Exercise set
1) Answer these questions using the essay about change and comfort:
(a) What does the writer say a look in the mirror confirms?
(b) What did the writer expect more rest and a slower pace to bring?
(c) Between which two states does the writer see a thin line?
2) List every activity that the essay about change and comfort says the writer was doing while the children were growing up.

Change Beats Out Comfortable…Every Time


Dear Reader:

Ever since I retired and got off the tread mill of meetings and deadlines…I have grown quite comfortable in a leisurely-paced day. In fact I have probably grown too comfortable.

I keep reassuring myself I deserve a slower-paced life after the hectic life I lived while the children were growing up. A time when I was teaching week-days, moonlighting weekends, and going back to school to get my graduate degree. When I look back now I honestly don’t know how I did it. (Yes I do…God did it.)

An epiphany that has come from this relatively new stage in my life is that change happens…even if we don’t. All we have to do is look in the mirror for that confirmation. I always thought if I had more time to rest and a slower pace in life…I would be healthier and have more time to ‘perk’ myself up into looking better.

Wish that were true…but my mirror doesn’t lie…aging is taking place and some days, I must admit, not very gracefully at all.

I have also come to the conclusion that there is a thin line between comfortable and stagnant.  If I want to continue giving back then I must leave comfortable behind and re-enter the world of change.

Available data

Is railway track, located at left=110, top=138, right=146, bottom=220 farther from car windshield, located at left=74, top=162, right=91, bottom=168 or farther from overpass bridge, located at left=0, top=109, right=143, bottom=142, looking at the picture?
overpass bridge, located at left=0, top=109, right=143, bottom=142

Responses by task
1)
(a) That change happens, even if we don't.
(b) Better health and more time to "perk" up into looking better.
(c) Comfortable and stagnant.

2)
- Teaching on weekdays
- Moonlighting on weekends
- Going back to school to earn a graduate degree